A garota contemplou essas palavras apenas por um segundo. A


profecia devia ter sido escrita por alguém como forma de libertar Apollo. E,
apesar de a ex-princesa não ter muita vontade de vê-lo novamente, sabia que
o retorno do príncipe chatearia Evangeline e Jacks. Com sorte, talvez até
pusesse fim ao relacionamento dos dois.
Ela sentiu uma onda de adrenalina quando cortou a palma da própria
mão com a adaga. Fora até ali para ser imprudente e impetuosa, e era
exatamente isso que estava fazendo. Pois, apesar de ser a primeira vez que
via aquela profecia, sabia o suficiente sobre profecias para ter certeza de que
havia mais coisa por trás daquelas palavras do que poderia parecer à primeira
vista.
O sangue se acumulou no corte e começou a escorrer.
Ping. Ping. Ping.
Três círculos vermelhos perfeitos caíram no chão. E, só para garantir,
Aurora passou a mão ensanguentada na árvore. E teve esperança.
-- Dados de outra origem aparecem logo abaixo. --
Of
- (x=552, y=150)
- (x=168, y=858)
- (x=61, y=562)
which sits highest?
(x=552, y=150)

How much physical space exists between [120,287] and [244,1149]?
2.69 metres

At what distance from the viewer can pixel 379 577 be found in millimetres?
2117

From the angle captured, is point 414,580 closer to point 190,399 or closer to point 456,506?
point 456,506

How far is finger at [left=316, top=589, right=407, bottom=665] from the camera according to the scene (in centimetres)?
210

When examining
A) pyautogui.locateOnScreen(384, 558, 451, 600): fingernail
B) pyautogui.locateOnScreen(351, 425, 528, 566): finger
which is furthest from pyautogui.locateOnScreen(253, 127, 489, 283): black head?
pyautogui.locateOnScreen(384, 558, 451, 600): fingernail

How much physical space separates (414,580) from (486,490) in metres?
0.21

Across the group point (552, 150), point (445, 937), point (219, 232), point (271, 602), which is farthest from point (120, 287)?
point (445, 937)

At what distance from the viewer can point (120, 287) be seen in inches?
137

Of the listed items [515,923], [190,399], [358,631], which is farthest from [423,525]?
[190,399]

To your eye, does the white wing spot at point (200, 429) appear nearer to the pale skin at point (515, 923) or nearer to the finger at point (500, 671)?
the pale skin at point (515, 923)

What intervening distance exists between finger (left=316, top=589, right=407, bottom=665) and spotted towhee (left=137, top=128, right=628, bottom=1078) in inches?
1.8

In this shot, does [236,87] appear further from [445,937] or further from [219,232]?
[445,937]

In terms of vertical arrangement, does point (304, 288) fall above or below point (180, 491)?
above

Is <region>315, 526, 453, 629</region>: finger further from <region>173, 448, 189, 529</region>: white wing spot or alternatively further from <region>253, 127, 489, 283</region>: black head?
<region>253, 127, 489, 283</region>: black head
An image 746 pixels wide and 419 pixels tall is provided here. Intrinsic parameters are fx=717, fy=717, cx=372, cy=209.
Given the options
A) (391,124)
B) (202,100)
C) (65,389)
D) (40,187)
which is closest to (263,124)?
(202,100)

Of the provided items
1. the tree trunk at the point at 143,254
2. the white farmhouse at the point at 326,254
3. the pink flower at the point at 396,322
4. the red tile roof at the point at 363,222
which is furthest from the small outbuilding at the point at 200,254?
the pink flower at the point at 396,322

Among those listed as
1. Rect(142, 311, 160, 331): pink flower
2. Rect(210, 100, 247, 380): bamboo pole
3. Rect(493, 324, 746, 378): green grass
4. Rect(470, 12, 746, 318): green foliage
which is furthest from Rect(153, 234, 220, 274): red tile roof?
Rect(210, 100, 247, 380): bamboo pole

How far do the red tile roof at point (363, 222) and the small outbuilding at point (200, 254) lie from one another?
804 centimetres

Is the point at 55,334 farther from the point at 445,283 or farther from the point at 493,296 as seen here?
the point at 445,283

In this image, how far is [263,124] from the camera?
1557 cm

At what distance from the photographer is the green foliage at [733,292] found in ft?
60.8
Provavelmente, teve esperança do tipo errado, já que, na verdade, não havia
nenhum amor envolvido. Mas, depois de sangrar e de ter esperança por
alguns instantes, sentiu uma mudança no ambiente da caverna. Dava a
impressão de que o ar soltava faíscas. A garota era capaz de ouvir o chiado
dessas faíscas. Depois, foi capaz de sentir a casca da árvore pulsando sob a
palma da mão. Tum. Tum. Tum.
Aurora foi logo tirando a mão do tronco da Árvore das Almas e deu
um passo para trás, por precaução. Ficou observando, e a árvore continuou a
pulsar. Tum. Tum. Tum.
Ela segurou a respiração.
Mas nada aconteceu.
Alguns segundos depois, o coração da árvore deixou de bater tão
rápido. A ex-princesa ainda era capaz de sentir a pulsação sob os pés, mas
mal e mal. A planta devia apenas ter ficado empolgada por ter bebido o
sangue dela.
— Eu nem achava que ia funcionar mesmo — resmungou Aurora.
E foi aí que ouviu uma tosse vinda do outro lado da árvore, seguida de
um grunhido.
A garota foi logo contornando o gigantesco tronco da Árvore das
Almas.
Um rapaz se erguia do chão, trajando apenas uma calça folgada. Os
sapatos haviam sumido, assim como a camisa — e, por um segundo, Aurora
não pôde deixar de olhar fixamente para ele. Aquele rapaz devia ter acabado
de sair da árvore. Tinha cabelo comprido, um olhar meio ensandecido e,
obviamente, não era Apollo.
— Quem é você? — indagou ela.
Ele ergueu os olhos e inclinou a cabeça lentamente. Então perguntou:
— Você não sabe quem eu sou?
Aurora fez que não.
O desconhecido lhe deu um sorriso que estava mais para sarcástico do
que para simpático, e declarou:
— Isso torna as coisas muito mais divertidas.